WHAT TO DO =
[1] According to the post about leaving the Daily Tribune, how long did the writer commute from Longview to Mount Pleasant?
[2] Retype part of the Daily Tribune post word for word, starting with "Now the time" and going on through "website it deserved.".

On to The Next Adventure

by admin | July 30, 2015 7:08 pm

For the past 13 months I have commuted from Longview to Mount Pleasant to publish the Daily Tribune. This small newspaper was on the verge of shutting down before the company I went to work for purchased it. I enjoyed the challenge, which was considerable: turning around the paper financially and editorially, hiring a entire staff, moving the office downtown. I get weary just thinking about all we accomplished in a short period of time.

Now the time has come to find a new challenge, probably here in Longview so that I can enjoy our daughter’s senior year in high school. I enjoyed my time in Mount Pleasant, at least most of it. As with any new endeavor, there were challenges. Essentially, I hired an entire staff, and some positions were filled more than once. I am leaving a strong dedicated team there, and I wish them all well. Together we gave Mount Pleasant, Titus County and the surrounding area the type of community newspaper and website it deserved.

The same sentiment goes for the readers, who really care about their newspaper. I know this because they told me, whether it was complaining about a missed delivery or thanking us for a story we published. For a small town, that was the busiest newspaper office I can recall in terms of phone calls and walk-in traffic. That beats the alternative, which is running a paper in a town where few care about their newspaper.

Newspapers are struggling as an industry, but I learned that one’s best chance of success is taking over a really lousy newspaper in a community with an older population still in the habit of reading a print product. One can actually grow circulation by giving subscribers something worth reading, namely local news. I arrived with the intention of making the front page completely local, every issue. And we did just that, relegating the Associated Press wire stories to the inside, where they belong in a community paper. Wire is important, but a community newspaper’s franchise is local news. With a tiny staff — just me, our managing editor, one reporter, a sportswriter and a layout person — we exclusively ran local stories on the front page during my tenure — and won several awards in the process.

ENTRIES =
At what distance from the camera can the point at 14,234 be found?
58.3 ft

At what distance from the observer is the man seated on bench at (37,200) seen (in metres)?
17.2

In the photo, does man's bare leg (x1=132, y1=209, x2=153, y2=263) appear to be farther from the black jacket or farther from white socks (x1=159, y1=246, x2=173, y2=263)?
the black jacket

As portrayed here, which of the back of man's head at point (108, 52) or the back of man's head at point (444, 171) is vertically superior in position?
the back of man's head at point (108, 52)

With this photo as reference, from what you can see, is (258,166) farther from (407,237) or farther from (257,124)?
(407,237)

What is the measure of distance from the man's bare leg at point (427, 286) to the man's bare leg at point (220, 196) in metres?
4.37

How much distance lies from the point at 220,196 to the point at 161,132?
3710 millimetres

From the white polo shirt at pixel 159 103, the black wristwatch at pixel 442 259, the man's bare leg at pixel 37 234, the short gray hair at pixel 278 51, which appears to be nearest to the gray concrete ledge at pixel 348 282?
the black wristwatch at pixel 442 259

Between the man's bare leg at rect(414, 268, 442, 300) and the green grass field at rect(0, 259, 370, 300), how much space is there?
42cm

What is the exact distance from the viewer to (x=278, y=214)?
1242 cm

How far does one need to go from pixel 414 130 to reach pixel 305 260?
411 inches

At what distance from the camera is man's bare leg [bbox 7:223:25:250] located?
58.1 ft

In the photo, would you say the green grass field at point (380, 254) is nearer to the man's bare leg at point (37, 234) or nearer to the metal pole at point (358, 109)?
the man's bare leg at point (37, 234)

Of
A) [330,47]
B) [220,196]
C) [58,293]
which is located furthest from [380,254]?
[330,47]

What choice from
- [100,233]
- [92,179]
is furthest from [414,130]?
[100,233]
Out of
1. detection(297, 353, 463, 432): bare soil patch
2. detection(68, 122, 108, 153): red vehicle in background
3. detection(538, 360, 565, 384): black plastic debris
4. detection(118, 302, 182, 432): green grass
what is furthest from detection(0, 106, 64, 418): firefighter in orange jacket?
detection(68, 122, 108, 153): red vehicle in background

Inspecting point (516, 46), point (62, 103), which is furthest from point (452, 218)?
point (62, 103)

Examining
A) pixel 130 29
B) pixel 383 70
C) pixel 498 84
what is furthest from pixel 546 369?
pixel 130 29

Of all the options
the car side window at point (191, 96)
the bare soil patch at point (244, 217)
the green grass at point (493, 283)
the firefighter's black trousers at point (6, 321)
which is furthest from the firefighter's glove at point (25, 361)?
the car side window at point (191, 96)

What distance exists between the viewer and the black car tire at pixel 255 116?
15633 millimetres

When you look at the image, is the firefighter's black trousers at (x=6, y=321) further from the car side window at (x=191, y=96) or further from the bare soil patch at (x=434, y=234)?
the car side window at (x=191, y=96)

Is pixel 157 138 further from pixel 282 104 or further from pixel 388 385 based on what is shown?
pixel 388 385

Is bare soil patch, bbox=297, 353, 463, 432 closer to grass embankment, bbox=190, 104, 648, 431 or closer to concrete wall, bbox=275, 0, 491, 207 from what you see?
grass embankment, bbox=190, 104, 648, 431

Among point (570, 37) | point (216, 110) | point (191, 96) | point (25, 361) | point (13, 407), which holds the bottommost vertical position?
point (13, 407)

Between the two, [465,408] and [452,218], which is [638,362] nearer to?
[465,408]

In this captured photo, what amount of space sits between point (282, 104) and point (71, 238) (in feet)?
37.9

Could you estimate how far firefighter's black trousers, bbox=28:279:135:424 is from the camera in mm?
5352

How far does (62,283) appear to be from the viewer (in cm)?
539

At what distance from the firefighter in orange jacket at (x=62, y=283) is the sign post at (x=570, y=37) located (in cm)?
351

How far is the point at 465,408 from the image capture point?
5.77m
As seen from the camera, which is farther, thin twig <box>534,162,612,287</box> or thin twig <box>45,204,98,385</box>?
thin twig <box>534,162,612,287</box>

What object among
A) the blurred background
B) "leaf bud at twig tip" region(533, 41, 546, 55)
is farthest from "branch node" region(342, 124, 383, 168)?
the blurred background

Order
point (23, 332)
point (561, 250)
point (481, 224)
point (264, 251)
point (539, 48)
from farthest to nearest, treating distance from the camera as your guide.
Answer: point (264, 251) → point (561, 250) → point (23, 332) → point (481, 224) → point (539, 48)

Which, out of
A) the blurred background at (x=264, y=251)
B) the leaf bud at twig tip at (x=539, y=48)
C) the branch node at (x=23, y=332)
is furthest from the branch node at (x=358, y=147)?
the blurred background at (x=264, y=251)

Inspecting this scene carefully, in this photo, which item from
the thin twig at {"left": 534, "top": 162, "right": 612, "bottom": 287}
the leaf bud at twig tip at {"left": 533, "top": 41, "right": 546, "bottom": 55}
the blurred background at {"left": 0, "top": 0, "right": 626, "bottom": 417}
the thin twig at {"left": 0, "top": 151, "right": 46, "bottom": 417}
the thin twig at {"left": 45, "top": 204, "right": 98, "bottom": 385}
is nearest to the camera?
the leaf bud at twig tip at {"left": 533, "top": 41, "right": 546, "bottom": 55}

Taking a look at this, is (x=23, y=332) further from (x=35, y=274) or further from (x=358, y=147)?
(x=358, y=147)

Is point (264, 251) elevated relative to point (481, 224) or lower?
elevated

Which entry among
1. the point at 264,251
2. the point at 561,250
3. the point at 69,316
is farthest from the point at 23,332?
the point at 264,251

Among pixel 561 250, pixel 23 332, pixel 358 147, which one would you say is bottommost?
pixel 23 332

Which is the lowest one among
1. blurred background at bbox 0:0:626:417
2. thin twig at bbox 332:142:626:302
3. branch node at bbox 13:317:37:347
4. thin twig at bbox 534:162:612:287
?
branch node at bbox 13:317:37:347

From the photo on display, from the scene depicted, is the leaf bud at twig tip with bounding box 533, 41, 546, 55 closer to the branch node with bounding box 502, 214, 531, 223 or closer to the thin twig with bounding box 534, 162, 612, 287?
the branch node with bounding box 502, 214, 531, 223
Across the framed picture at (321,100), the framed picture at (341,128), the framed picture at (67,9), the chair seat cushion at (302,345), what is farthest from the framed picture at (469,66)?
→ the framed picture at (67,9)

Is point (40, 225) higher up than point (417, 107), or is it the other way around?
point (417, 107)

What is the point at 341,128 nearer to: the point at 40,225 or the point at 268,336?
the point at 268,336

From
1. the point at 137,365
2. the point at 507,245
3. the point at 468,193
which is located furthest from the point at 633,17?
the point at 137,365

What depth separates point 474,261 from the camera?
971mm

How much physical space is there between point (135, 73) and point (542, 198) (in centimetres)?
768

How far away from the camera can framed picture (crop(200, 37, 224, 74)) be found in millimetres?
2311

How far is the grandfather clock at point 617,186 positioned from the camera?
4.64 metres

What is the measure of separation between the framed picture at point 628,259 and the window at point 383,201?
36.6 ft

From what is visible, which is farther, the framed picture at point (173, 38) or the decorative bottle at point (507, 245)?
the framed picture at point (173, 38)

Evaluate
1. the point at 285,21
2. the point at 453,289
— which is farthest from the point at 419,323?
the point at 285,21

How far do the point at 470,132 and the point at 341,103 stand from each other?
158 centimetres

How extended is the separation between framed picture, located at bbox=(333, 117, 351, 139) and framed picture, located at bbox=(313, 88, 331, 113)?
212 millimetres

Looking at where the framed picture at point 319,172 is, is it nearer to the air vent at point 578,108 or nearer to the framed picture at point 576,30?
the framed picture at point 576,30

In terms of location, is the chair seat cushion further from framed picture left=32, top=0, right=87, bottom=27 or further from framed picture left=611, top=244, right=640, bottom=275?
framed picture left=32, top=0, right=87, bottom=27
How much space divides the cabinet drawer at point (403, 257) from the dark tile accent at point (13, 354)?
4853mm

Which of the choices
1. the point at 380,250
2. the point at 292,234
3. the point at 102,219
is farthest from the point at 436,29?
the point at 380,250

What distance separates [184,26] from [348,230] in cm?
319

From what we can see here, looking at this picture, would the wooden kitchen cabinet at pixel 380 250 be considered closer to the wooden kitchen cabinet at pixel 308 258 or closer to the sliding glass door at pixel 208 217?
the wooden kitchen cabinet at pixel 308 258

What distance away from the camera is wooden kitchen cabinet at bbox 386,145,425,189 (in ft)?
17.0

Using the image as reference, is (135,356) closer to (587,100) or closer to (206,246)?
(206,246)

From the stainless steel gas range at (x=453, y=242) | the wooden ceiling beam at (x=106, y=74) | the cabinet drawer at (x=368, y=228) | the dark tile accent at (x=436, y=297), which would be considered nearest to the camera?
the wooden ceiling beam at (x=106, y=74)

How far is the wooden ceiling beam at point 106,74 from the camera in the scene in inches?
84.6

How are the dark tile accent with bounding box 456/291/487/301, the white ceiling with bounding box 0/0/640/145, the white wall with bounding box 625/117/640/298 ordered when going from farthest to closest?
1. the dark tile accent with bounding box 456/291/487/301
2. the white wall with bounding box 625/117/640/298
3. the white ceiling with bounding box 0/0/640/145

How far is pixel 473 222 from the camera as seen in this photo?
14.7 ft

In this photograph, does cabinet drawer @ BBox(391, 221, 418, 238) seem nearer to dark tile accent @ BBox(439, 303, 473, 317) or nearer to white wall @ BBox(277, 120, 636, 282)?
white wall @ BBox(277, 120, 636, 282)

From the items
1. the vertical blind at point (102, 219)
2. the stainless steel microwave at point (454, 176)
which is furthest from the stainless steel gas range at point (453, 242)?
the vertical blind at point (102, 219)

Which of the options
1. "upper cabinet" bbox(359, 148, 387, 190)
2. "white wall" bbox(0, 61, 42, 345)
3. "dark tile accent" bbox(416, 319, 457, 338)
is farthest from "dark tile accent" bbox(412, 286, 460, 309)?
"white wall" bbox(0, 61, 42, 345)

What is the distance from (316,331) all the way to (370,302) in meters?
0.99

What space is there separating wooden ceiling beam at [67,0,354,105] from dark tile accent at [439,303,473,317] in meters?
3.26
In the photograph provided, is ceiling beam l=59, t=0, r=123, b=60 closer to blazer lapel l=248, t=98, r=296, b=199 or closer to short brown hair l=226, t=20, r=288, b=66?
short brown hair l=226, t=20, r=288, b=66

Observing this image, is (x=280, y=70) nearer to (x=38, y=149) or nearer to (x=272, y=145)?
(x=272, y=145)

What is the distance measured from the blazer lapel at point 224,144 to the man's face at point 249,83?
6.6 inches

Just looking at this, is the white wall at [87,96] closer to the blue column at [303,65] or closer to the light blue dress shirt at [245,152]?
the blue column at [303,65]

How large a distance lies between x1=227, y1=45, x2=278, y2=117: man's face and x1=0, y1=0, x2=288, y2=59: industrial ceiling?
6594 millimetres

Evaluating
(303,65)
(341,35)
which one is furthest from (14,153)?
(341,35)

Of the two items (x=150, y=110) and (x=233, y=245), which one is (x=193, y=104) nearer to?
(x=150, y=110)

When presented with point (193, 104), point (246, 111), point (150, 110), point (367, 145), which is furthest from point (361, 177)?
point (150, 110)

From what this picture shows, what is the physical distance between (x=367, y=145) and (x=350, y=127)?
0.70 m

ANSWER LIST =
[1] For the past 13 months.

[2]
Now the time has come to find a new challenge, probably here in Longview so that I can enjoy our daughter’s senior year in high school. I enjoyed my time in Mount Pleasant, at least most of it. As with any new endeavor, there were challenges. Essentially, I hired an entire staff, and some positions were filled more than once. I am leaving a strong dedicated team there, and I wish them all well. Together we gave Mount Pleasant, Titus County and the surrounding area the type of community newspaper and website it deserved.